Se suponía que no necesariamente. Era más probable que triunfara la manipulación en sociedades de escasa sociedad civil, poco politizadas, poco conscientes y poco consumidoras de la prensa escrita. En otras sociedades, en las que había por ejemplo un movimiento político, las posibilidades de que se impusiera la televisión no eran muchas.
Sin embargo, algo hay en el ambiente mexicano que nos indica un cambio. Se siente que el papel de la televisión en la política electoral no es igual al que llegó a tener hace quince o veinte años. No es igual: ahora la tele es más protagónica y determinante que nunca. Y esto no tiene nada que ver con los adelantos tecnológicos —la globalización de los sistemas de comunicación por medio de satélites— sino con el uso político, selectivo, intencional, de la información.
Nunca como ahora se sintió —al menos desde la subjetividad de este televidente— que la tele inclinaría la balanza hacia uno de los dos lados.

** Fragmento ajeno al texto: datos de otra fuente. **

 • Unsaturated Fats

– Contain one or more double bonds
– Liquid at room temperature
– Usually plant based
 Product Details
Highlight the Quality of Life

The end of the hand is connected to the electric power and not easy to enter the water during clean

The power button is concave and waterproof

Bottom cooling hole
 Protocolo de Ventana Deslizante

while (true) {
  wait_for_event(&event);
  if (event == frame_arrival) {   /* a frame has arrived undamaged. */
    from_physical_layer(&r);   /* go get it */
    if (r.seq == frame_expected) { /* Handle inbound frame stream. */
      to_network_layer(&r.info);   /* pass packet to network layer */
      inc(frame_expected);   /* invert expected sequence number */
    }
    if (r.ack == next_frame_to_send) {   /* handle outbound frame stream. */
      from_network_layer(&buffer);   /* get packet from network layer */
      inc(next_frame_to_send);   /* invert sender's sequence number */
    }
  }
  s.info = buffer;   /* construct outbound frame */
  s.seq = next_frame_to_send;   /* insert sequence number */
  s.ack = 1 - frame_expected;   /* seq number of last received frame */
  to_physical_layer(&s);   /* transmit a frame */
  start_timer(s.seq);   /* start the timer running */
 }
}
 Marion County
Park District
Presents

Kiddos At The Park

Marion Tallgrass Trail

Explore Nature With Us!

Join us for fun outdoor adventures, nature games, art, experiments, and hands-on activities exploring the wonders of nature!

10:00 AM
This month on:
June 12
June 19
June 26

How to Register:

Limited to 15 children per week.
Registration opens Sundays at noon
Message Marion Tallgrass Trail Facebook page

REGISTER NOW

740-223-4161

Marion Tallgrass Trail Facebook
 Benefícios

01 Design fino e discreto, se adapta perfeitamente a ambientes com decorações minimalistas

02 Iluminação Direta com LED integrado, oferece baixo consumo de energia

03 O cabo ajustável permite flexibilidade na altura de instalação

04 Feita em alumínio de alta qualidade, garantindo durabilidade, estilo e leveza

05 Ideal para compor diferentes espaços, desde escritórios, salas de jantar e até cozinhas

Tan es así que ya ni siquiera es necesario mencionar a las empresas por sus nombres ni a los locutores (los nuevos guías espirituales de la nación) por sus apellidos. Todo mundo sabe de quiénes se está hablando.
Lo que importa de la propaganda televisiva es la
repetición, su efecto de conjunto. Sus operadores tienen que hacer el mayor ruido posible y el mayor número de veces para acallar los puntos de vista discordantes. No importa lo que diga éste o aquel escritor en un periódico o en una revista. Gana el que tiene más volumen en su sonido. Si la televisión, y un ejército de locutores en todo el país, día y noche, imponen el color del cristal con que han de mirarse las cosas entonces las cosas resultan ser de ese color.
Si nos ha quedado el mal sabor de boca de que la televisión fue la que realmente ganó las pasadas elecciones (y no sólo por lo que le entró en caja) es porque una sociedad electronizada es mucho más gobernable y manipulable que una sociedad alfabetizada. ¿De cien votantes en una fila en una casilla cuántos leen periódicos o revistas? ¿Cinco, seis?
La masa razona menos si no lee. Por ello la propaganda es más eficaz a través de los medios electrónicos, promotores de una suerte de analfabetismo regresivo que aleja al público de la cultura gráfica. La radio, la televisión, el cine, el video, difunden una cultura oral y visual que promueve en la población el alejamiento de la palabra escrita, impresa, los libros, las cartas, los diarios íntimos o literarios.
A medida que avanza la ciencia y se afina la tecnología en las telecomunicaciones, más habrá de suceder que la técnica se ponga en contra de la democracia electoral. Porque, como dice un académico de Nueva York, en nuestro tiempo gana el que mejor hace el fraude. La legalidad y el respeto del voto serían más costosos que la ilegalidad del fraude perfecto. Ya lo ha hecho George Bush en dos ocasiones en un país donde tradicionalmente el voto era sagrado, justamente en el país que tanto suscitó la admiración de Alexis de Tocqueville (1805-1859) y le impulsó a escribir La democracia en América.
Si en el país de la decencia y las libertades, como dicen los estadounidenses que es el suyo, se violenta ya la manifestación de la voluntad popular a través de las elecciones y de la propaganda mejor pagada, ¿qué habrá de suceder en el resto del mundo? Si en Estados Unidos el fraude se da por un hecho “inatacable” y si se le dejó gobernar a John F. Kennedy habiendo hecho fraude en Chicago en contra de Nixon, y si se ha consentido que Bush gobierne sin ningún rubor, entonces no es descartable que en lo que sobra del mundo se tenga respecto a las elecciones una laxitud que permita decir, como el profesor de Nueva York, que ha de gobernar el que mejor defraude. Es ése el sentido común que predomina en los círculos políticos de Washington.